Orbitz for Business has signed an agreement to provide an online booking tool for IBM through 2020, Orbitz announced this month.
Under the terms of the agreement, Orbitz will provide online booking support for IBM travelers in 90 countries, Orbitz Worldwide CEO Barney Harford said during the company's first-quarter earnings call. IBM will maintain its existing relationship with American Express for customer service and fulfillment, he said.
IBM long has been the largest purchaser of business travel in the United States as measured by U.S.-booked air travel.

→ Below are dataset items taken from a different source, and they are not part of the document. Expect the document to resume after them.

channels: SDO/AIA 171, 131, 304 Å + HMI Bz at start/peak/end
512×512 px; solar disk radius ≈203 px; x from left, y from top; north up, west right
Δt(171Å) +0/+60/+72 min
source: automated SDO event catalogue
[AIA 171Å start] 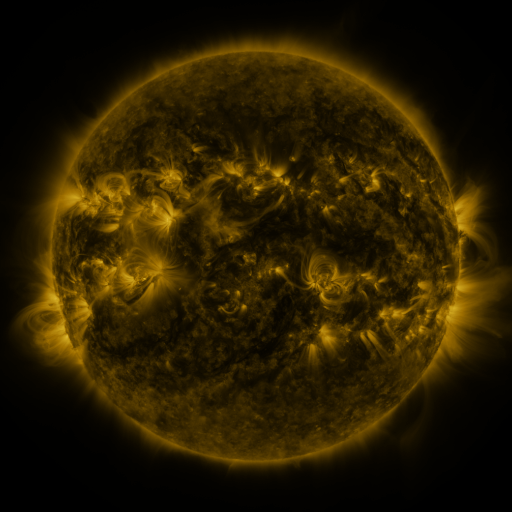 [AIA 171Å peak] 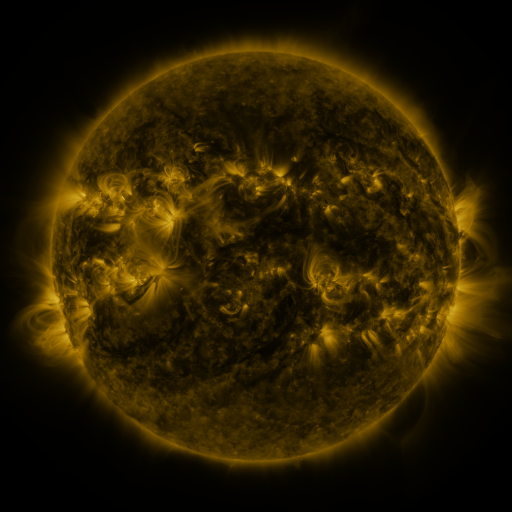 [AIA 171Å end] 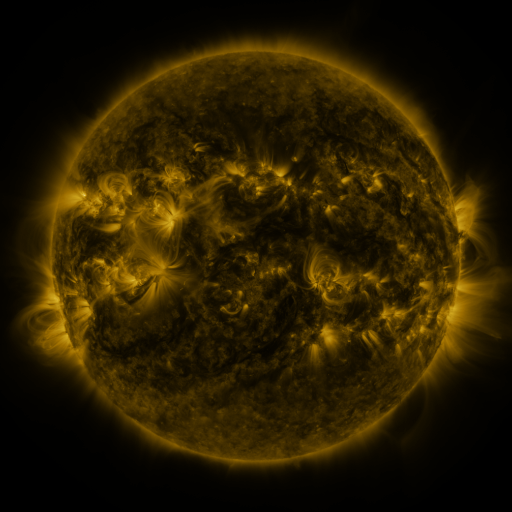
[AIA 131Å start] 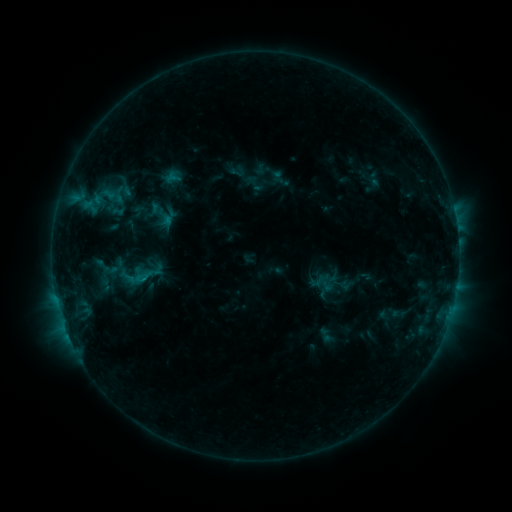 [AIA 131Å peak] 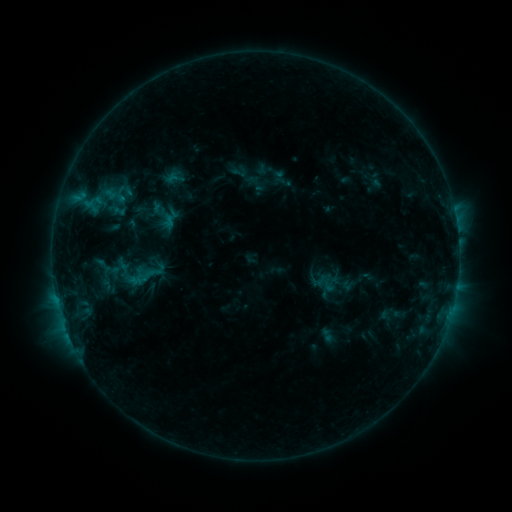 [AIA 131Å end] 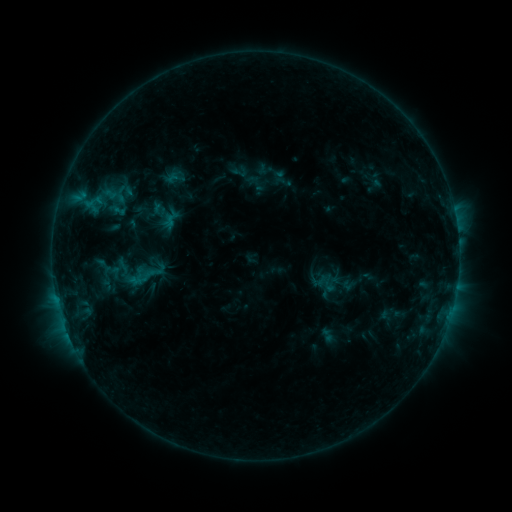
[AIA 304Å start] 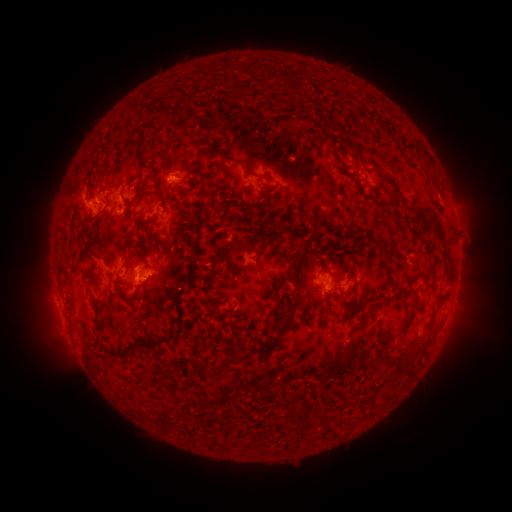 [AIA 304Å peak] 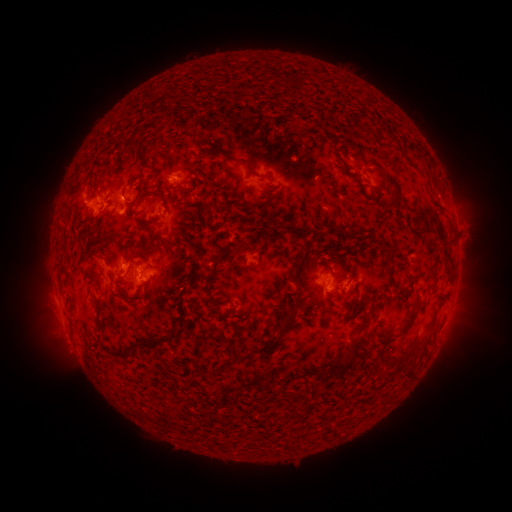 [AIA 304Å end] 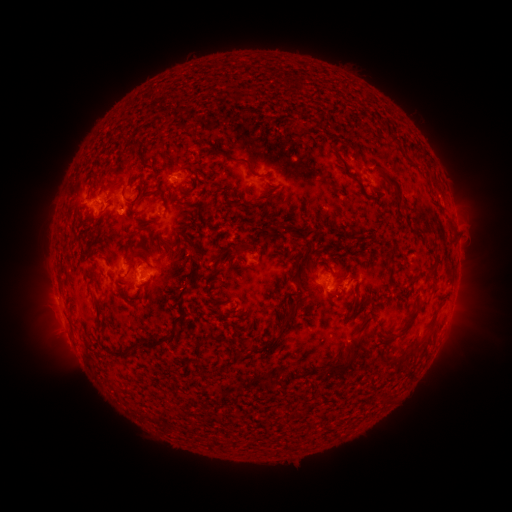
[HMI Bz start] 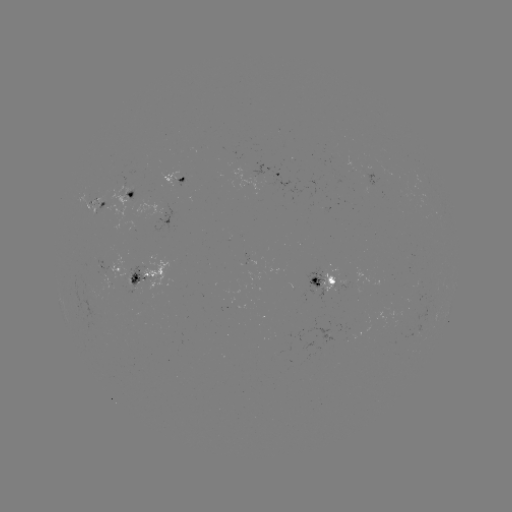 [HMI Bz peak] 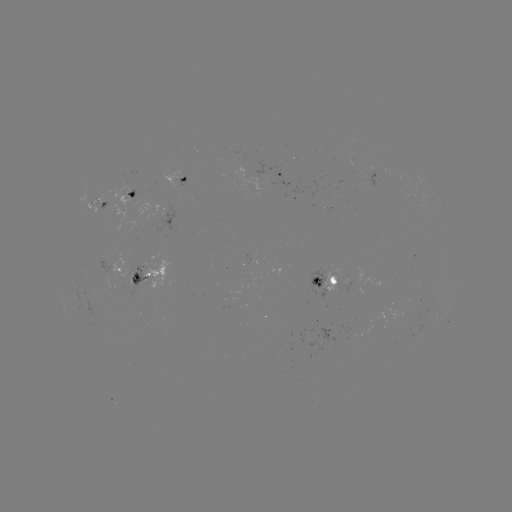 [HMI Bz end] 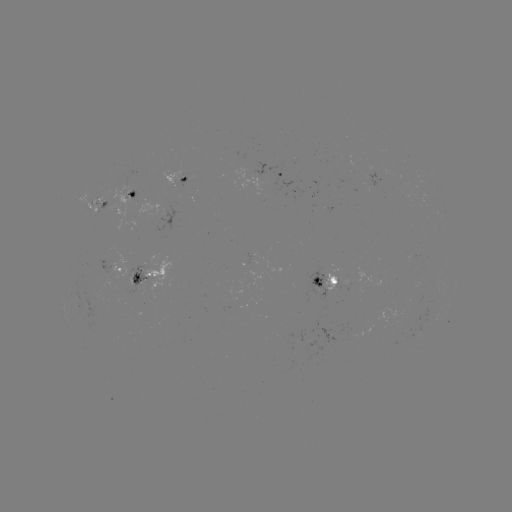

The firm for several years had used Travelport's Traversa tool for online booking, but Orbitz also had provided account management and technology support to IBM as part of that arrangement. Orbitz and Travelport have a long shared history, with the two part of the same company until Orbitz's public spinoff in 2007, and Travelport remains its largest shareholder.
For Orbitz for Business, the IBM agreement represented an opportunity to "turbo-charge" global growth by "deploying the online booking engine on a decoupled basis from the end-to-end experience," Harford said. The company will be looking to do so for other companies or travel management companies "as it makes sense" as a supplement to its core business of providing both booking technology and customer service and fulfillment, he said.
Harford claimed Orbitz for Business fosters higher online booking adoption rates than "booking tools used by traditional TMCs."
"We are able to deliver an online booking experience to the corporate traveler that mirrors the tools they choose to use as a leisure traveler on Orbitz," Harford said. "We've been able to take all of our experience in making the site easy to use for consumers and leverage that to provide an easy-to-use solution at the corporate travel level while incorporating all the requirements around compliance and negotiated rates."